But I think that the emotional toll and the things we must do to survive at home during deployments just can't be translated, they can't truly be understood, unless it is a shared experience. The horror and -even worse and to my vast humiliation- the pity in some of the looks I get when something big goes down down-range show that gulf. The "I don't know how you do it!" and "I could never do that!" comments, the sudden quiet of a conversation about the war when my children are noticed to be in ear-shot… They all line up exactly with the review of Nanny McPhee Returns: a mature theme.

When to us, it is just life. And there is comfort for us and for our children in seeing someone else who is living that life as well.

About the Author


airforcewife started her military journey as an Army National Guard wife, but upon experiencing base housing decided to aim high and made the switch to the Air Force. That's worked pretty well for Air Force Family so far, even though airforcewife holds the spouse world record for Come to Jesus talks with various members of the command.

Air Force Family has four children, two pit bulls, and a Mother-in-Law who lost her mind eight years ago. Despite the reputation of pit bulls, airforcewife would like to assure you that her Mother-in-Law is truly the most dangerous of the group, and is banned in more places than the dogs.

airforcewife gets through Air Force Guy's frequent deployments and TDY's by frequently attending her boxing gym, after the chance discovery last deployment that hitting things really does make life better. She also volunteers as the Ambassador for Sew Much Comfort to Bethesda National Naval Medical Center and in a variety of other causes throughout the year.

airforcewife has no idea what the future holds, but decided five years ago that she wants to be Andi when she grows up.

  • kirsten

    Sounds like a movie I’d take my kids to, and I hear you about the mature theme designation.
    On a possibly-related note, ever seen The Water Horse? We saw it one year as one of those free or cheap summer movies, and it was a very dark movie (possibly a bad copy? I dunno) but one of the underlying themes on that one is that the father died in the war and the kid either doesn’t know or is unable to believe it.
    And yet this summer the USO showed that movie at Ft Myer for some summer movie program. Of all the movies out there to choose from, one where the dad doesn’t come back from the war is not what I would choose to show.
    well, I apparently have soapboxes to climb now that the kids are back in school.

=======

> Activity list
(1) In the deployment post, how does airforcewife get through Air Force Guy's frequent deployments and TDY's?
(2) Pick up the deployment post where it stops and keep writing.
You won't need any of the items here.

[Data entries]
=======

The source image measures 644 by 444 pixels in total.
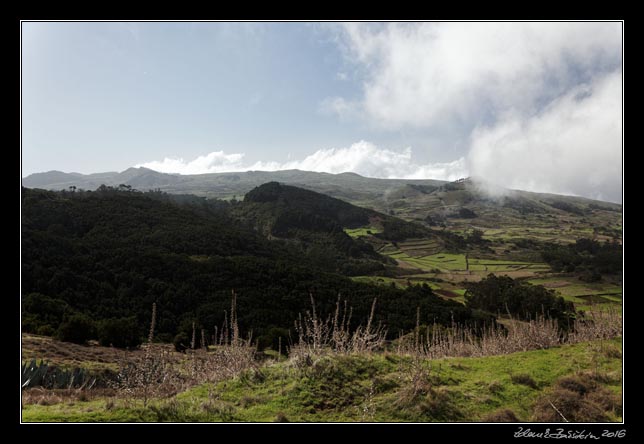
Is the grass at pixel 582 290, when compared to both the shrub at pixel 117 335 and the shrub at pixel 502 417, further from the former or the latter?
the shrub at pixel 117 335

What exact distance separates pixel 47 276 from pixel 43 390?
47.7 m

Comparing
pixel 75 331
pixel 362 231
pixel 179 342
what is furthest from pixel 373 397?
pixel 362 231

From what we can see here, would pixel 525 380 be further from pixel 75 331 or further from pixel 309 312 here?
pixel 75 331

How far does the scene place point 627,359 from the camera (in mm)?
5207

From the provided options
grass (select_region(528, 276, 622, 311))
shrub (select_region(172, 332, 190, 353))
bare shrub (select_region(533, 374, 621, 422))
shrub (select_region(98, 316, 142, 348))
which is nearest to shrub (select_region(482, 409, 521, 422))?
bare shrub (select_region(533, 374, 621, 422))

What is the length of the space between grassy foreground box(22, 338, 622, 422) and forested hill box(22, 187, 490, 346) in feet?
95.4

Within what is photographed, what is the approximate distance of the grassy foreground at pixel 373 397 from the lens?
568 centimetres

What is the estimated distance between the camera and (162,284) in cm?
5203

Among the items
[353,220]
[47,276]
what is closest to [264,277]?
[47,276]

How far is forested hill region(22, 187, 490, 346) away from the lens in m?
43.5

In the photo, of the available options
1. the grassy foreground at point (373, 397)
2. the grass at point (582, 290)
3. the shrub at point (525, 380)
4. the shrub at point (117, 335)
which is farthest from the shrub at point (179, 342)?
the grass at point (582, 290)

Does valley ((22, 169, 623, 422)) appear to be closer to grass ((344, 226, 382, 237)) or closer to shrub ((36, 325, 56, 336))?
shrub ((36, 325, 56, 336))

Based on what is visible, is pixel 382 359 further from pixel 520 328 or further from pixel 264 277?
pixel 264 277

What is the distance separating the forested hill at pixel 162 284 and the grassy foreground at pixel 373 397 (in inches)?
1145
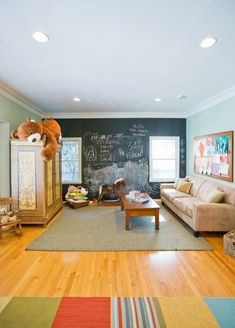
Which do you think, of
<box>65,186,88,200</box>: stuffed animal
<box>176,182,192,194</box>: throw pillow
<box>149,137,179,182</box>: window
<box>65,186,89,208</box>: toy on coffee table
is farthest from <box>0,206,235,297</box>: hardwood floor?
<box>149,137,179,182</box>: window

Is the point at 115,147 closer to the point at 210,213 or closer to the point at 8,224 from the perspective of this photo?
the point at 210,213

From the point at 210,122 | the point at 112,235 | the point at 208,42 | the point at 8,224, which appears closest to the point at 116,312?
the point at 112,235

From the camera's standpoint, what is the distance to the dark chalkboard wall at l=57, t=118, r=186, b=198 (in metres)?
5.68

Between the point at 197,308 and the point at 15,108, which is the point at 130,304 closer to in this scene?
the point at 197,308

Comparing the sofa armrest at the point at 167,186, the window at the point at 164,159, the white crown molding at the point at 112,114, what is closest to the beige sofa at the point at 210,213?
the sofa armrest at the point at 167,186

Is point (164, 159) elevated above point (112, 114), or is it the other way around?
point (112, 114)

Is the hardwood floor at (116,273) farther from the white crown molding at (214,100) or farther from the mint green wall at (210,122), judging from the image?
the white crown molding at (214,100)

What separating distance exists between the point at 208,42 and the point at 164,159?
393 cm

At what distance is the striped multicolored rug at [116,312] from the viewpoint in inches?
64.6

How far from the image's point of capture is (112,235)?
334 centimetres

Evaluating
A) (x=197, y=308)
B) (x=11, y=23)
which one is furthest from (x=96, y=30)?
(x=197, y=308)

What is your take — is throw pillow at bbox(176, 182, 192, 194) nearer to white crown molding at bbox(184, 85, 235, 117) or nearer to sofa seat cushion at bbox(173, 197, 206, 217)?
sofa seat cushion at bbox(173, 197, 206, 217)

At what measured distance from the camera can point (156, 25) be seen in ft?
6.16

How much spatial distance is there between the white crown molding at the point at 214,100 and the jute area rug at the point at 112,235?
2.68 m
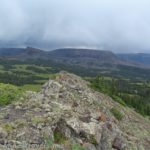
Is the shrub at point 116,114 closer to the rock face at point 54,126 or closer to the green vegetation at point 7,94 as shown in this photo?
the rock face at point 54,126

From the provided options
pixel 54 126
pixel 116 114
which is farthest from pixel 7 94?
pixel 116 114

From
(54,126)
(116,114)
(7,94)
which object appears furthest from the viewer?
(116,114)

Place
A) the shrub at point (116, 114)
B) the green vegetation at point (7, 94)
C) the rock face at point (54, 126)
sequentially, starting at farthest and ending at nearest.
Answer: the shrub at point (116, 114) < the green vegetation at point (7, 94) < the rock face at point (54, 126)

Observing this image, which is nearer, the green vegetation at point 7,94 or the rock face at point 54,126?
the rock face at point 54,126

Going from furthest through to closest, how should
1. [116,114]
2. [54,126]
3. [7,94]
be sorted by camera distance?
[116,114]
[7,94]
[54,126]

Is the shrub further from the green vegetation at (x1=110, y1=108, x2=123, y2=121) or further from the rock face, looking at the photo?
the rock face

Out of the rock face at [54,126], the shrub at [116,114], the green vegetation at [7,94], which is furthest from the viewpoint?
the shrub at [116,114]

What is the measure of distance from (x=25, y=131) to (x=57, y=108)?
4888mm

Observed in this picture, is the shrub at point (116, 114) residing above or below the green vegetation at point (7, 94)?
below

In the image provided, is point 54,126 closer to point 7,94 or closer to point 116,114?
point 7,94

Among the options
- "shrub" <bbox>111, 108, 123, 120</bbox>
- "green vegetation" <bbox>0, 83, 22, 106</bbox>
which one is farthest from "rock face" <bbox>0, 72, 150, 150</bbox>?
"shrub" <bbox>111, 108, 123, 120</bbox>

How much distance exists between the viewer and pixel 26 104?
26469 mm

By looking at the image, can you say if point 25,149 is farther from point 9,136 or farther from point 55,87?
point 55,87

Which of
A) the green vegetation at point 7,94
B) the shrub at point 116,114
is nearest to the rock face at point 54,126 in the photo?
the green vegetation at point 7,94
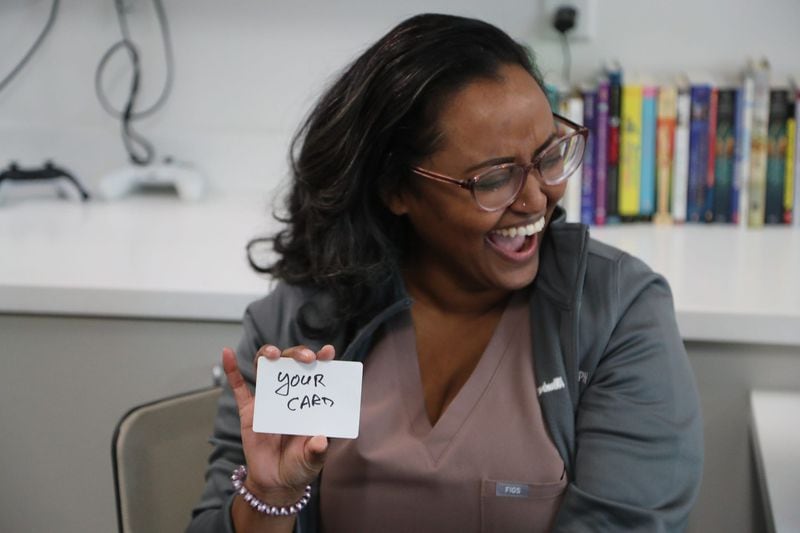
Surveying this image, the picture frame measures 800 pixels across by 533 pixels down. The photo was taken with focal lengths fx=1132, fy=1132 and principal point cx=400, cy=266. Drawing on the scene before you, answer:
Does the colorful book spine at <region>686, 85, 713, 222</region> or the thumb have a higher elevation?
the colorful book spine at <region>686, 85, 713, 222</region>

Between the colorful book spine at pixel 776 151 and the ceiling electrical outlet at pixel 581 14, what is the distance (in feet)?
1.24

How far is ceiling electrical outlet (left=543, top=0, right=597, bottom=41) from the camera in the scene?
2227 mm

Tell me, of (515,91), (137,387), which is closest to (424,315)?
(515,91)

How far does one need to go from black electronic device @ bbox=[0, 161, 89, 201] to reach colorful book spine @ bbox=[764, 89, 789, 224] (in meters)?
1.39

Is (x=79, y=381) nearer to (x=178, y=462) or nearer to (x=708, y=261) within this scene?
(x=178, y=462)

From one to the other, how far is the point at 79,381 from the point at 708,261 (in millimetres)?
1064

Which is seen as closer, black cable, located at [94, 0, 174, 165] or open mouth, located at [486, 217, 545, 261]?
open mouth, located at [486, 217, 545, 261]

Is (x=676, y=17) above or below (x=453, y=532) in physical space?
above

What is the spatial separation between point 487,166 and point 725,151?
99 cm

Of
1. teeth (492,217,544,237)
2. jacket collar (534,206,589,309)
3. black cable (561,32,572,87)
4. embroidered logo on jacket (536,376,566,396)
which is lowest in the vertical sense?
embroidered logo on jacket (536,376,566,396)

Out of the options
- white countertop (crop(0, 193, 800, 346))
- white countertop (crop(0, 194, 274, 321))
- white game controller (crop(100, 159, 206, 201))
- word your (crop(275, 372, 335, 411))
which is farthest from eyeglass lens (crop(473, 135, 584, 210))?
white game controller (crop(100, 159, 206, 201))

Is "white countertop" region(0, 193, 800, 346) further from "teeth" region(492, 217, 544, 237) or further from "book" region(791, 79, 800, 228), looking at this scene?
"teeth" region(492, 217, 544, 237)

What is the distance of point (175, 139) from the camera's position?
2.44m

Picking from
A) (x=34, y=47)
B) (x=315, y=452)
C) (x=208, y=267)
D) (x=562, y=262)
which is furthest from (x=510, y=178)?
(x=34, y=47)
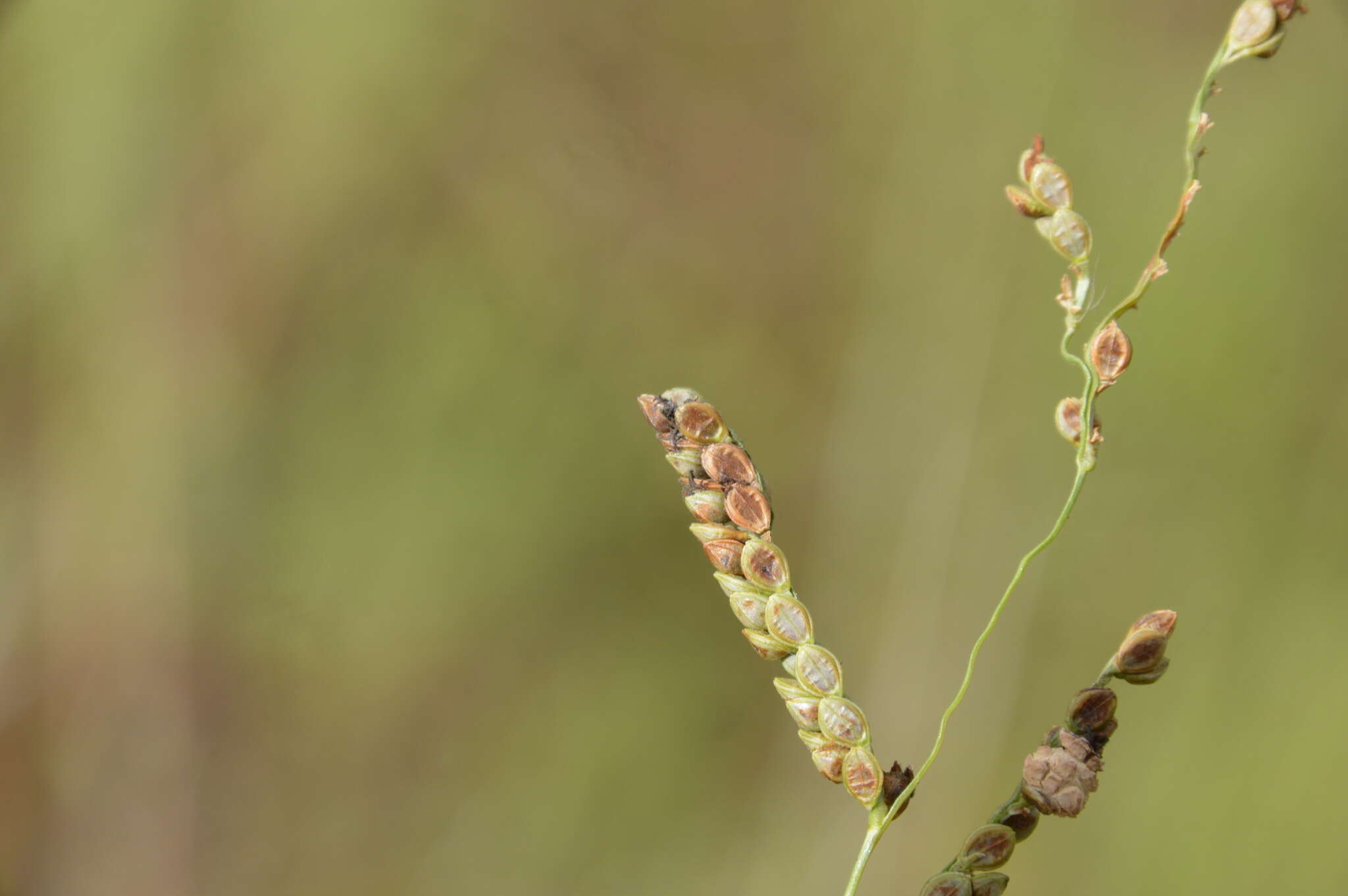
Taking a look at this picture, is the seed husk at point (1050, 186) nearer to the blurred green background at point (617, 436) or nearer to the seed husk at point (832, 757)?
the seed husk at point (832, 757)

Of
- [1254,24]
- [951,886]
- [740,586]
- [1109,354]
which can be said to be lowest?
[951,886]

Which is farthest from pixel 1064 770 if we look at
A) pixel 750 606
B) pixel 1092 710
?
pixel 750 606

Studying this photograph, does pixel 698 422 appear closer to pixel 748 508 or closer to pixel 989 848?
pixel 748 508

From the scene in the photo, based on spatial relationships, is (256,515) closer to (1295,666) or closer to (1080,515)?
(1080,515)

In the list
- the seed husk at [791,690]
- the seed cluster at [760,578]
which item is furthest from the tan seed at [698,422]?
the seed husk at [791,690]

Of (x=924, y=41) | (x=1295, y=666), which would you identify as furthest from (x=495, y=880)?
(x=924, y=41)

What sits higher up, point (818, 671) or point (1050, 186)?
point (1050, 186)

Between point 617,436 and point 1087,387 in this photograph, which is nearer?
point 1087,387
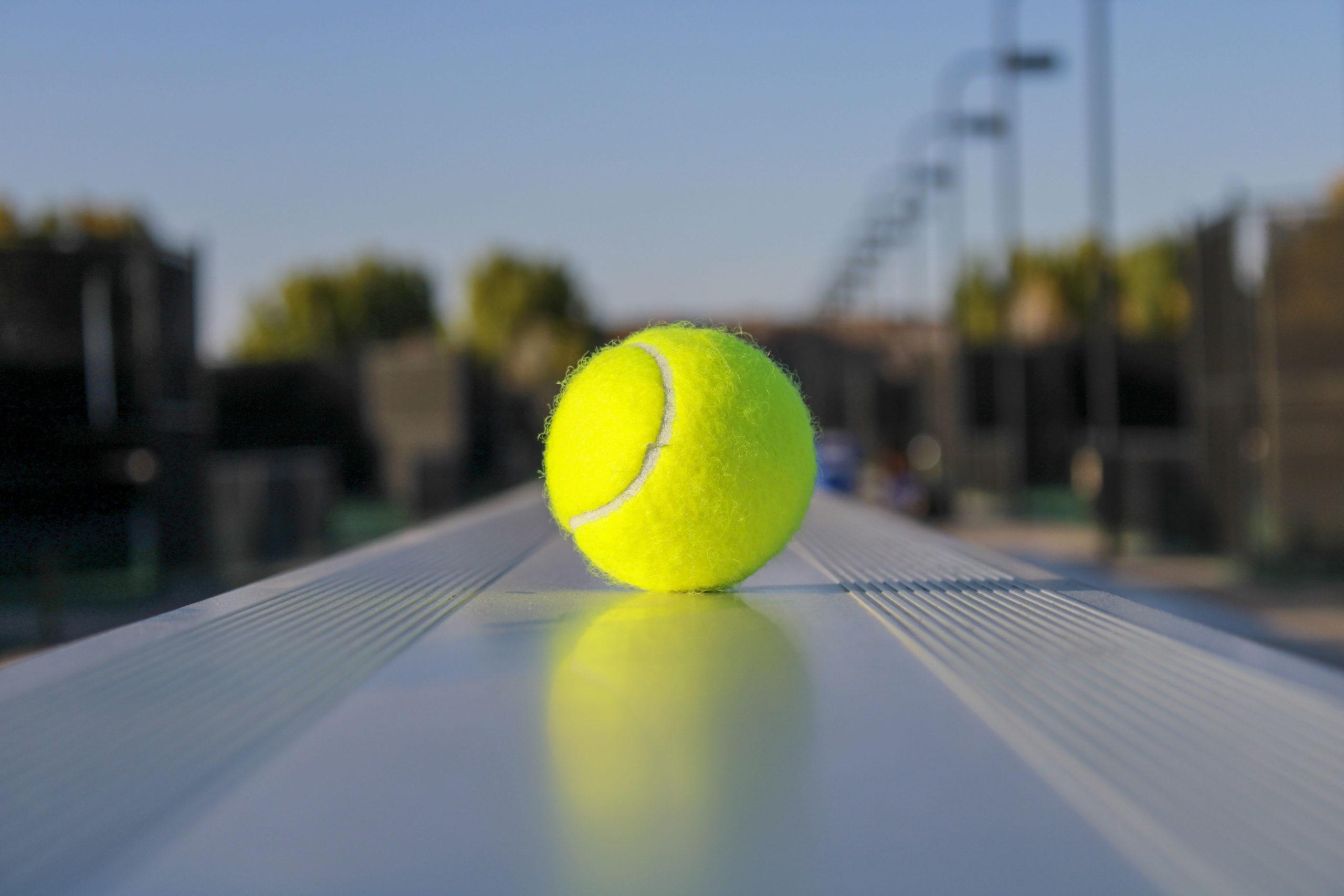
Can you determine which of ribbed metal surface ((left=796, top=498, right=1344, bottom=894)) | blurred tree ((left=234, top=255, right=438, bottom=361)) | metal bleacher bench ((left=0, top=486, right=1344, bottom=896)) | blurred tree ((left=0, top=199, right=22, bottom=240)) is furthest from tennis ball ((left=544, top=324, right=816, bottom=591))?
blurred tree ((left=234, top=255, right=438, bottom=361))

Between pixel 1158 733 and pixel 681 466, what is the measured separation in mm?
1606

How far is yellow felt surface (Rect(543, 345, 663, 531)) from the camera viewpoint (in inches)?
129

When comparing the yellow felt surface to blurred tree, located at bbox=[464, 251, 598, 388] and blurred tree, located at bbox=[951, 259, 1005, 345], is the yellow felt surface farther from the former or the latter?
blurred tree, located at bbox=[464, 251, 598, 388]

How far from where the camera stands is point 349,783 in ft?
5.43

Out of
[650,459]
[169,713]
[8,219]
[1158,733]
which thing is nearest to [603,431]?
[650,459]

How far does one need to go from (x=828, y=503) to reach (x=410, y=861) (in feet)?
19.7

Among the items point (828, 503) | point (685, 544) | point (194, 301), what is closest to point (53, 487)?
point (194, 301)

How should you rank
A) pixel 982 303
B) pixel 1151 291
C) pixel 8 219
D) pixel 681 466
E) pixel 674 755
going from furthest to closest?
pixel 982 303 → pixel 1151 291 → pixel 8 219 → pixel 681 466 → pixel 674 755

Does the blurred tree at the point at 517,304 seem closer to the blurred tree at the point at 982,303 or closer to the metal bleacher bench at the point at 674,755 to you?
the blurred tree at the point at 982,303

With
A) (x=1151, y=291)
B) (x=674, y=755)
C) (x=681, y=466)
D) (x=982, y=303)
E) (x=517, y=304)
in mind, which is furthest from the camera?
(x=517, y=304)

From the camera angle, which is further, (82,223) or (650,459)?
(82,223)

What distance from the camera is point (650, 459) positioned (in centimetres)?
328

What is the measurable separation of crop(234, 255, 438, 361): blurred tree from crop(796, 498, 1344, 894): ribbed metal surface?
10627cm

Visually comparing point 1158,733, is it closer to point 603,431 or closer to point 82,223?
point 603,431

=======

> Responses in order
(1) She often goes to her boxing gym.

(2)
  • Have you seen How to Train Your Dragon? One of the things I like about the end is that the main character is injured saving his family and his friends — he loses a leg. And when he regains consciousness and goes outside, it really feels like a victory, even though he’s been hurt. I really liked that.

  • Maharet

    Holy cow. I don’t have kids, but I watched Nanny McPhee (yeah, I’m like that) and the Water Horse. I LOVED both movies. I had forgotten what the Water Horse was about though. I’ve noticed that I’ve been more sensitive about war themes in movies. I’ll usually stay away from them in general, but there’s really no escaping them is there?
    I never thought about what I’d have to worry about if I had kids too. That just really sucks because you know what you feel when you can relate to a movie. Imagine your kids. They have such a raw imagination. How in the world does one handle that?

  • I agree that it is a mature theme but so many children have to deal with it.
    Mature themes are the reason I avoid Disney movies for the most part.. even as an adult… They don’t warn you, but a parent dies at the beginning of almost every one of them. I did finally watch Nemo (starting several minutes into, missed the adult part) but I have never seen Bambi. Maybe people love the movies and don’t think of it as adult themes because they have forgotten the beginning when they get to the happy ending.
    Adult movies, as you mentioned, start bad and end worse. lol.. THAT is what movie makers think of as “real life”. I guess they don’t think adults get happy endings. Maybe I won’t grow up.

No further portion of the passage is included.